LangMart: Qwen: Qwen-Turbo
Model Overview
| Property | Value |
|---|---|
| Model ID | openrouter/qwen/qwen-turbo |
| Name | Qwen: Qwen-Turbo |
| Provider | qwen |
| Released | 2025-02-01 |
Description
Qwen-Turbo, based on Qwen2.5, is a 1M context model that provides fast speed and low cost, suitable for simple tasks.
Description
LangMart: Qwen: Qwen-Turbo is a language model provided by qwen.
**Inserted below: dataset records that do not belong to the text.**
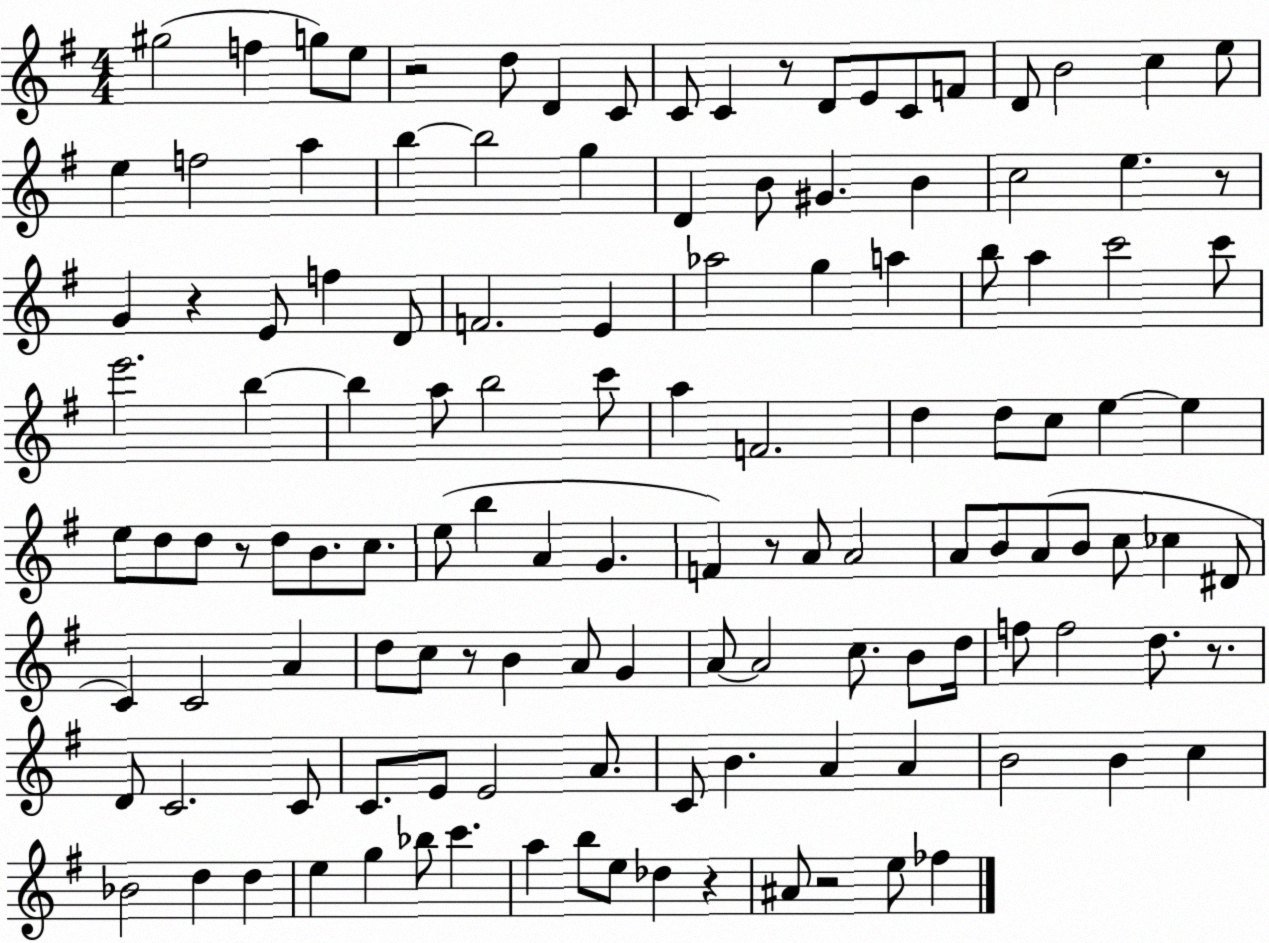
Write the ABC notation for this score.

X:1
T:Untitled
M:4/4
L:1/4
K:G
^g2 f g/2 e/2 z2 d/2 D C/2 C/2 C z/2 D/2 E/2 C/2 F/2 D/2 B2 c e/2 e f2 a b b2 g D B/2 ^G B c2 e z/2 G z E/2 f D/2 F2 E _a2 g a b/2 a c'2 c'/2 e'2 b b a/2 b2 c'/2 a F2 d d/2 c/2 e e e/2 d/2 d/2 z/2 d/2 B/2 c/2 e/2 b A G F z/2 A/2 A2 A/2 B/2 A/2 B/2 c/2 _c ^D/2 C C2 A d/2 c/2 z/2 B A/2 G A/2 A2 c/2 B/2 d/4 f/2 f2 d/2 z/2 D/2 C2 C/2 C/2 E/2 E2 A/2 C/2 B A A B2 B c _B2 d d e g _b/2 c' a b/2 e/2 _d z ^A/2 z2 e/2 _f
This model offers advanced capabilities for natural language processing tasks.
Provider
qwen
Specifications
| Spec | Value |
|---|---|
| Context Window | 1,000,000 tokens |
| Modalities | text->text |
| Input Modalities | text |
| Output Modalities | text |
Pricing
| Type | Price |
|---|---|
| Input | $0.05 per 1M tokens |
| Output | $0.20 per 1M tokens |
Capabilities
- Max tokens
- Presence penalty
- Response format
- Seed
- Temperature
- Tool choice
- Tools
- Top p
Detailed Analysis
Qwen-Turbo is the speed-optimized model in Alibaba Cloud's commercial Qwen API lineup, designed for applications prioritizing low latency and cost efficiency. Note: This model is deprecated and will no longer receive updates - users should migrate to Qwen-Flash for the latest speed-optimized capabilities. Key characteristics: (1) Architecture: Lightweight dense transformer optimized for inference speed, with reduced parameter count compared to Plus/Max variants; (2) Performance: Suitable for simple tasks, quick responses, and high-throughput scenarios where sub-second latency is critical; (3) Use Cases: Real-time chat applications, simple Q&A, content classification, sentiment analysis, rapid prototyping, and high-volume simple inference tasks; (4) Context Window: Standard context support (typically 8K tokens); (5) Pricing: Most cost-effective tier in the Qwen API family, optimized for high-volume usage; (6) Trade-offs: Limited reasoning capability compared to Plus/Max, not suitable for complex multi-step tasks, being phased out in favor of Qwen-Flash. Best for legacy applications or simple tasks requiring fast response times, but new deployments should use Qwen-Flash instead.